### Your instructions
Set down each line of the data exactly, but not the pictures.

### Data
BEGIN

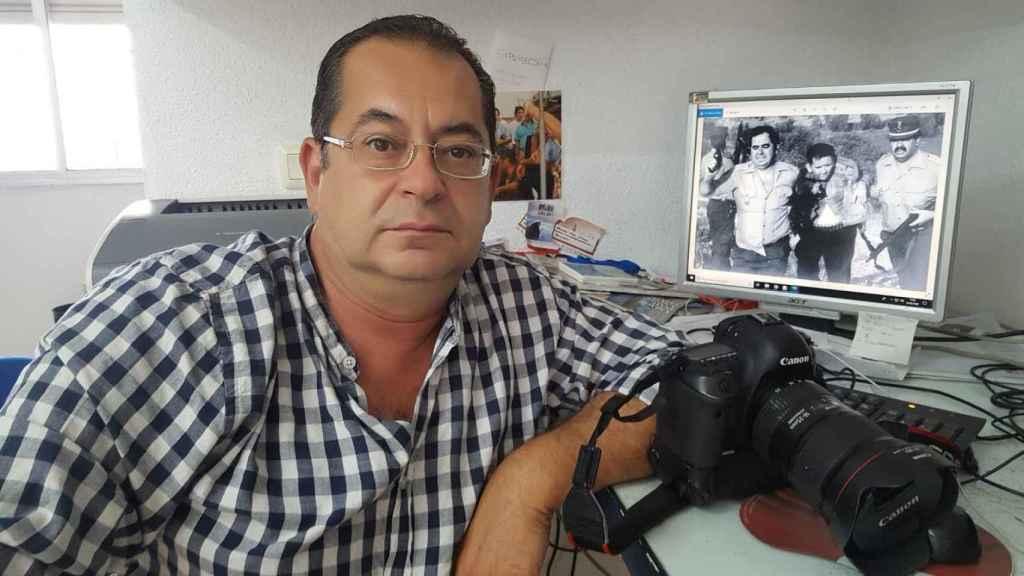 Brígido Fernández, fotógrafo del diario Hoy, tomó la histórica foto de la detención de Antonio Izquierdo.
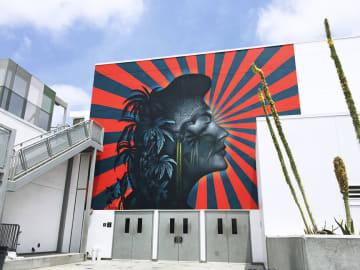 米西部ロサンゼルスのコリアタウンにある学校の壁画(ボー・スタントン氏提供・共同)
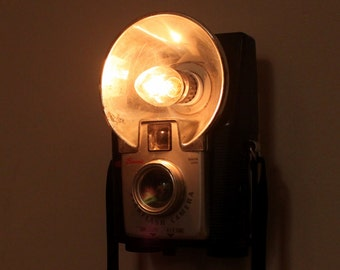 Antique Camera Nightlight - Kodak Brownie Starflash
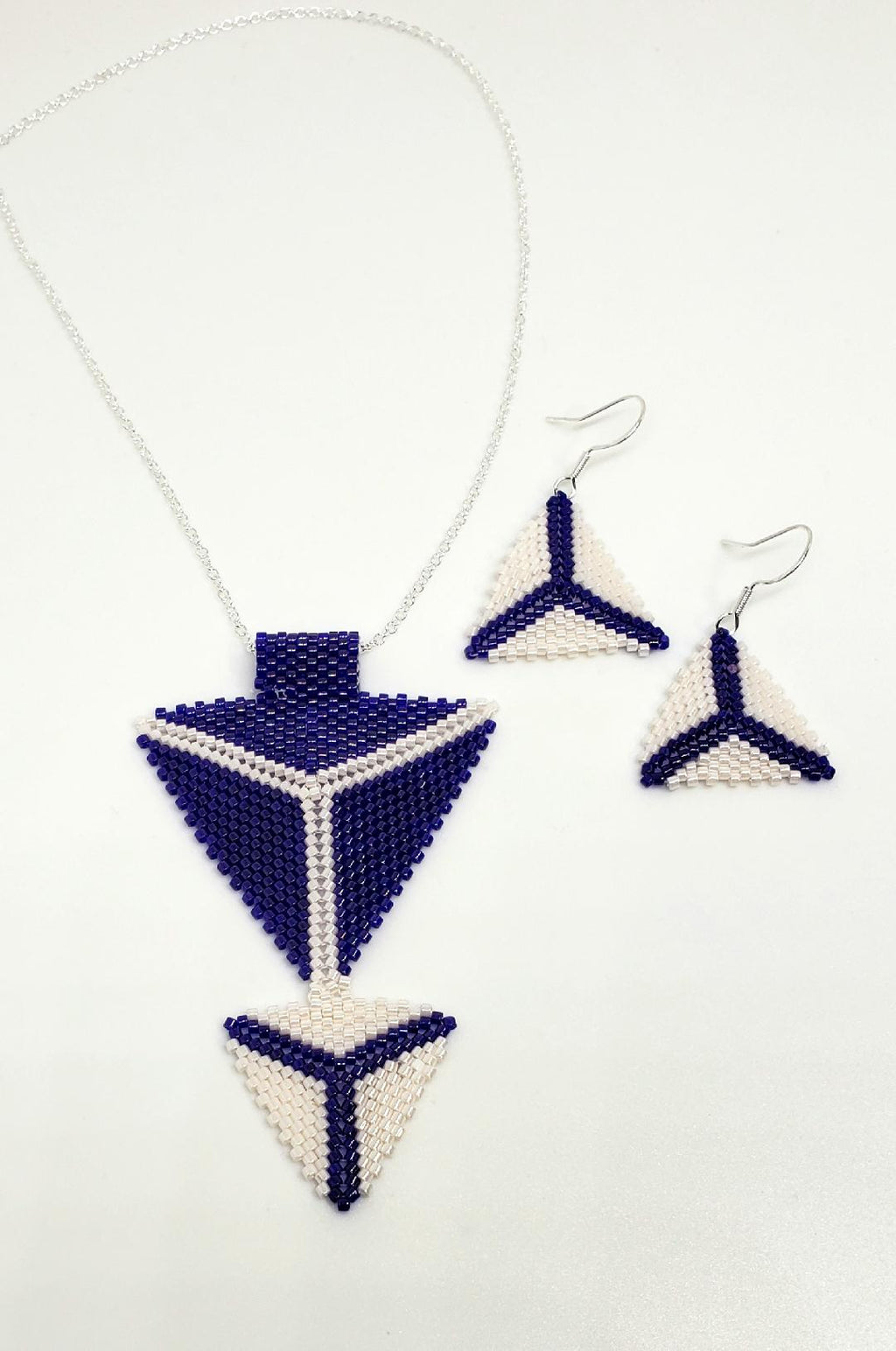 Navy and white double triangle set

END

### Answer section
 Brígido Fernández, fotógrafo del diario Hoy, tomó la histórica foto de la detención de Antonio Izquierdo.
 米西部ロサンゼルスのコリアタウンにある学校の壁画(ボー・スタントン氏提供・共同)
 Antique Camera Nightlight - Kodak Brownie Starflash
 Navy and white double triangle set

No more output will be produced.